Kopi TIMES Universitas Islam Malang

Butuh Banyak Perempuan Progresif

Rabu, 15 April 2020 - 14:34 | 49.57k
Ana Rokhmatussa’diyah, Doktor Ilmu Hukum dan Dosen Fakultas Hukum Unisma, Penulis sejumlah Buku, Ketua Pokja 1 TP PKK Kota Malang.
Ana Rokhmatussa’diyah, Doktor Ilmu Hukum dan Dosen Fakultas Hukum Unisma, Penulis sejumlah Buku, Ketua Pokja 1 TP PKK Kota Malang.
FOKUS

Universitas Islam Malang

TIMESINDONESIA, MALANGBarangsiapa tidak berani,
dia tidak bakal menang,
itulah semboyanku!
Maju!
Semua harus dimulai dengan berani!
Pemberani pemberani memenangkan tiga perempat dunia

(Kartini)

Semboyan Kartini itu sebagai ajakan supaya setiap elemen bangsa ini, khususnya kalangan perempuannya punya keberanian. Perempuan dimintanya tidak bermental penakut. Perempuan harus maju atau berkembang terus (progresif) demi memenangkan pertarungan di tengah kondisi apapun.

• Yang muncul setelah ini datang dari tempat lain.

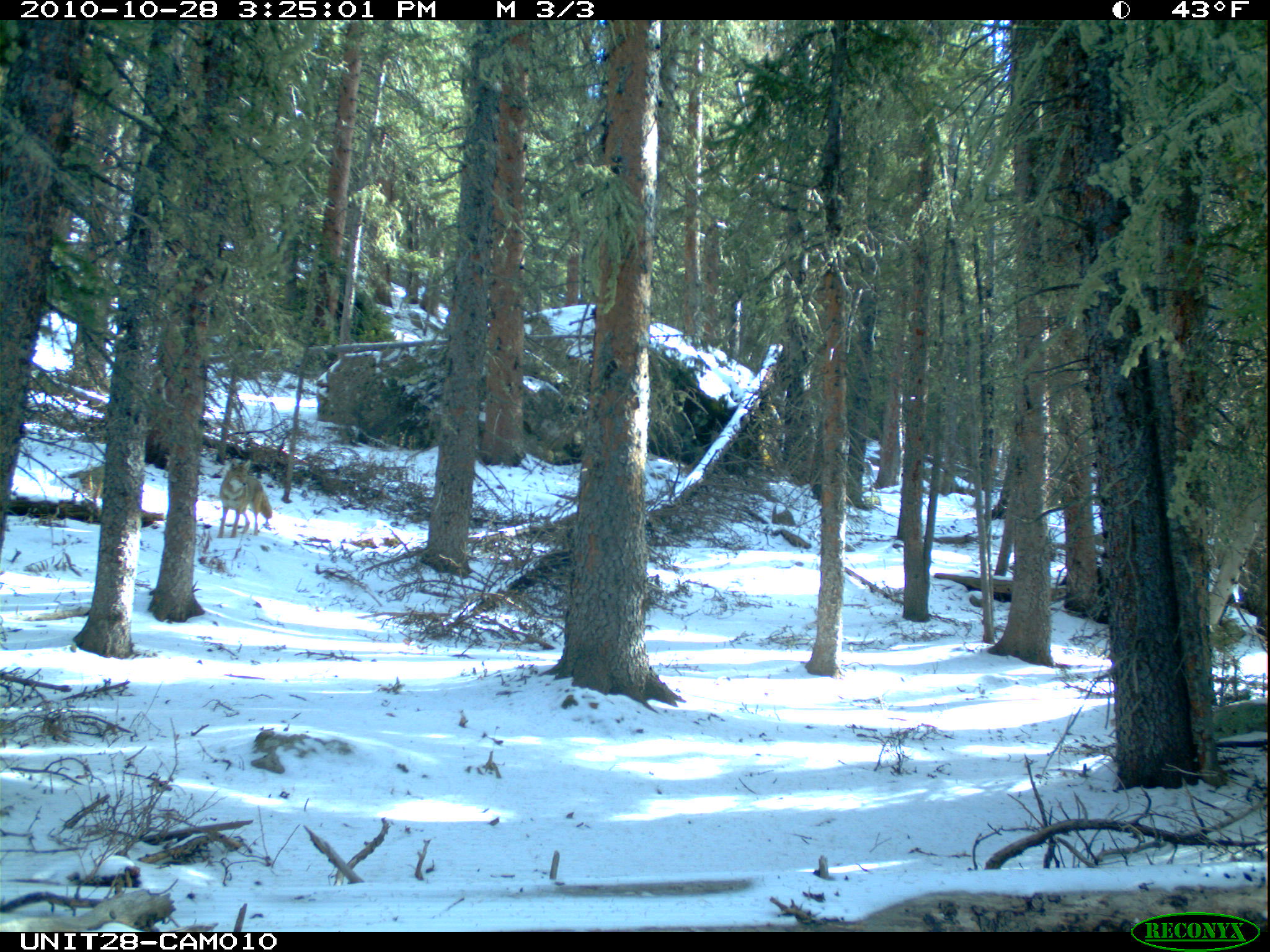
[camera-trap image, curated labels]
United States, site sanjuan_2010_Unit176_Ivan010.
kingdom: Animalia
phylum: Chordata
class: Mammalia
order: Carnivora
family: Canidae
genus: Canis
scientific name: Canis latrans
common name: coyote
Canis latrans (coyote).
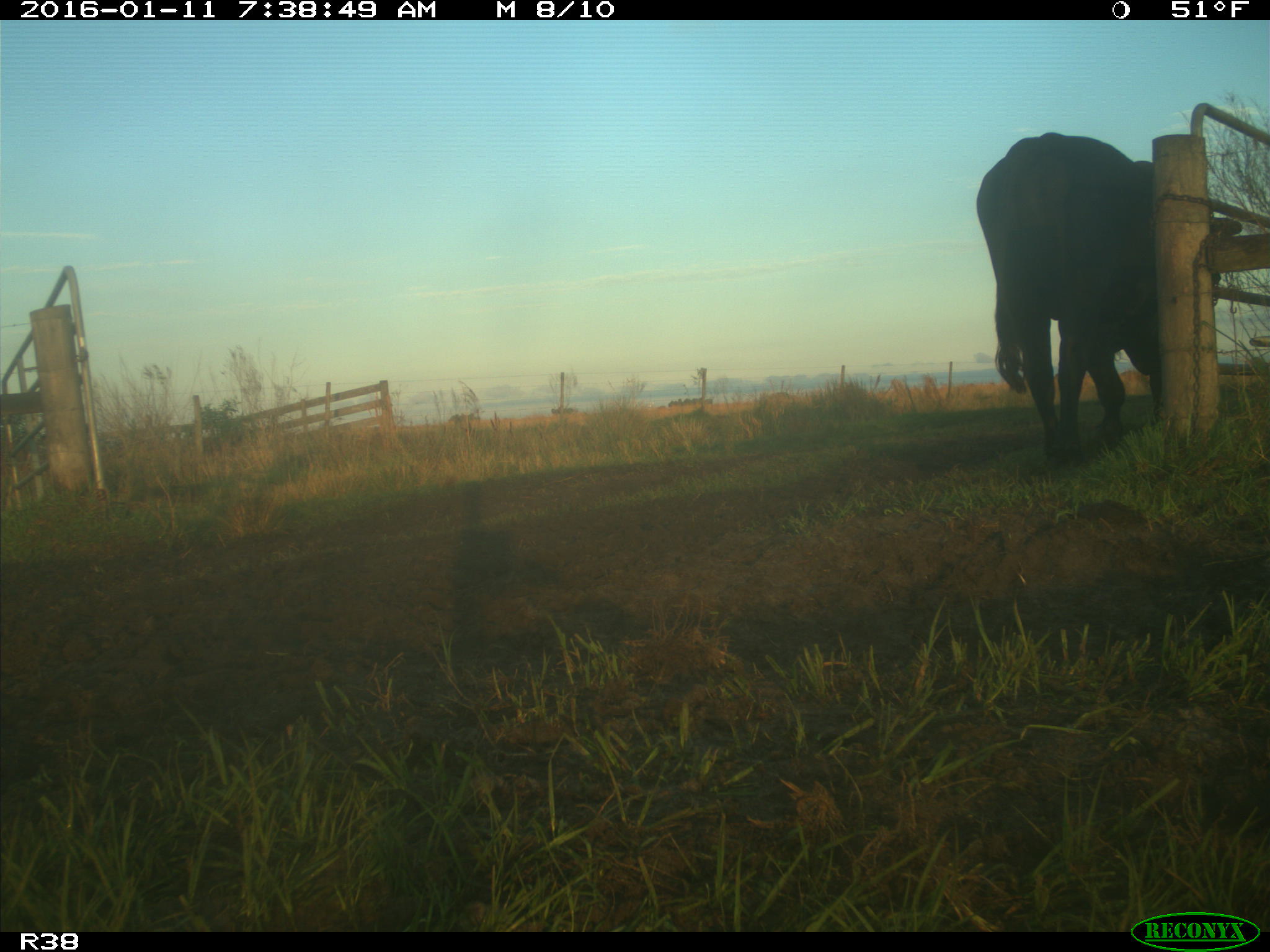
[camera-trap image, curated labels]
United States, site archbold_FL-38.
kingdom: Animalia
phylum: Chordata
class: Mammalia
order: Artiodactyla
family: Bovidae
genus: Bos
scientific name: Bos taurus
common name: domestic cow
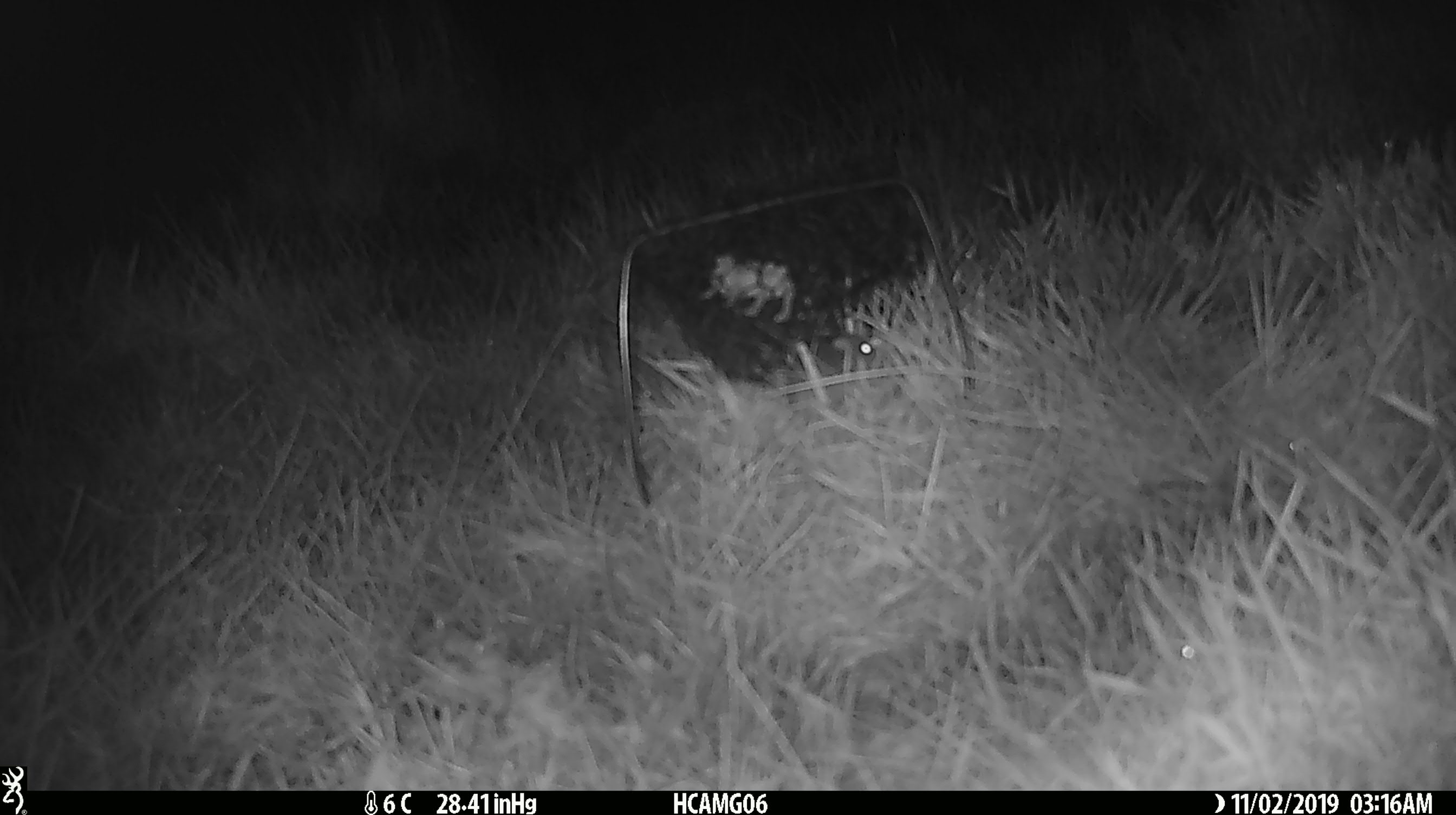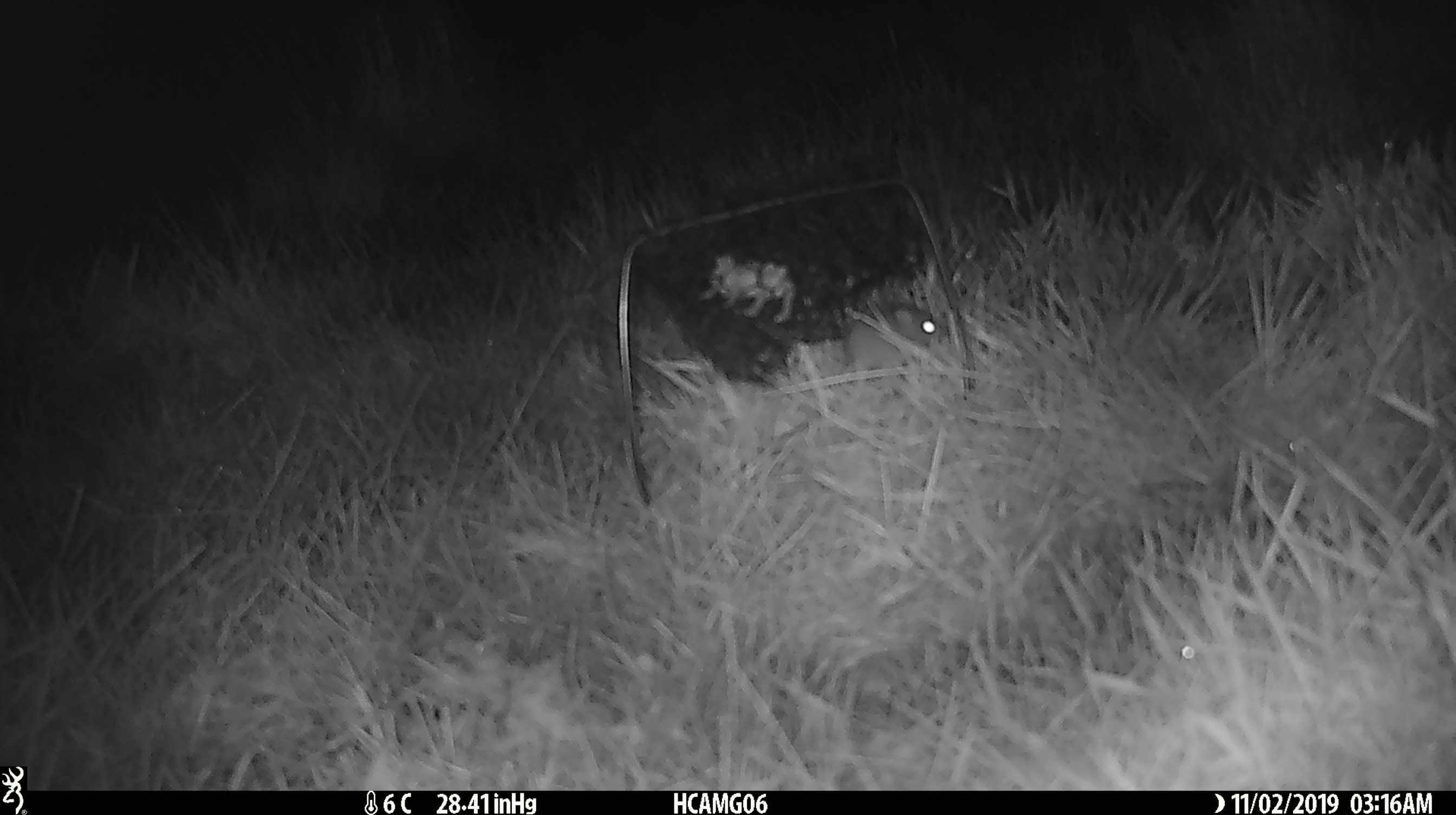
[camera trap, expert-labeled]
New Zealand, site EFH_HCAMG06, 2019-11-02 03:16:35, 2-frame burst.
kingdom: Animalia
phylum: Chordata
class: Mammalia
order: Rodentia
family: Muridae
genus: Mus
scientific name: Mus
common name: mouse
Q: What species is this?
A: Mouse (Mus).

Salah satu obyek yang menuntut perempuan untuk tidak boleh takut adalah bertarung dengan segala bentuk atmosfir yang tidak membuka ruang progresifitasnya. Perempuan harus membentuk mentalnya supaya gigih melawan “virus” yang jadi duri kreatifitasnya.

Jika perempuan disebut sebagai salah satu akar primer terjadinya stagnasi peradaban atau kemajuan bangsa, dan bahkan berbagai penyakit bangsa seperti korupsi, maka ia harus marah, dan menyebut tesis tentang perempuan ini dusta sambil menunjukkan fakta, bahwa para perempuan baik ketika di rumah maupun di ranah public, telah berperan dalam merias peradaban.

Perempuan tidak perlu tergesa-gesa berapologi apriori terkait tuduhan ikut mendesak laki-laki (suami) menjadi terjerumus atau terlibat korupsi, pasalnya tuduhan semacam ini sebatas mencari “kambing hitam”, padahal jika lelaki sampai terjerumus dalam perbuatan demikian, berarti lelaki (suami) ini gagal memainkan dirinya sebagai pembentuk perempuan (istrinya) menjadi progresif di ranah pengimplementasian etika dan hukum negara.

INFORMASI SEPUTAR UNISMA MENGUNJUNGI www.unisma.ac.id

Lelaki tetap bersalah jika sampai terpengaruh atau “dicondongkan” oleh perempuan sehingga menjatuhkan pilihan salah dan bercorak kriminalitas dalam pelaksnaan tugas dan jabatannya, pasalnya sebagai lelaki, (seperti halnya perempuan), ia mempunyai hak menolak, membantah, atau melawan godaan yang bermaksud mengajaknya ke jalan kejahatan seperti desakan melakukan korupsi.

Selain itu, lelaki punya kewajiban mendidik isteri dan anak-anak perempuannya untuk menjadi elemen bangsa yang mengerti makna tanggungjawab atau amanat saat menjadi  pemimpin. Dalam ranah agama sudah jelas, bahwa “lelaki itu adalah pemimpin atau penanggungjawab perempuan”

Lelaki ini dituntut menunjukkan mobilitas progresifitas  edukatifnya untuk membentuk kepribadian setiap elemen bangsa, khususnya elemen keluarganya (perempuan) supaya menjadi anggota keluarga yang tidak tergiring melakukan  perbuatan yang berlawanan secara etis dan yuridis.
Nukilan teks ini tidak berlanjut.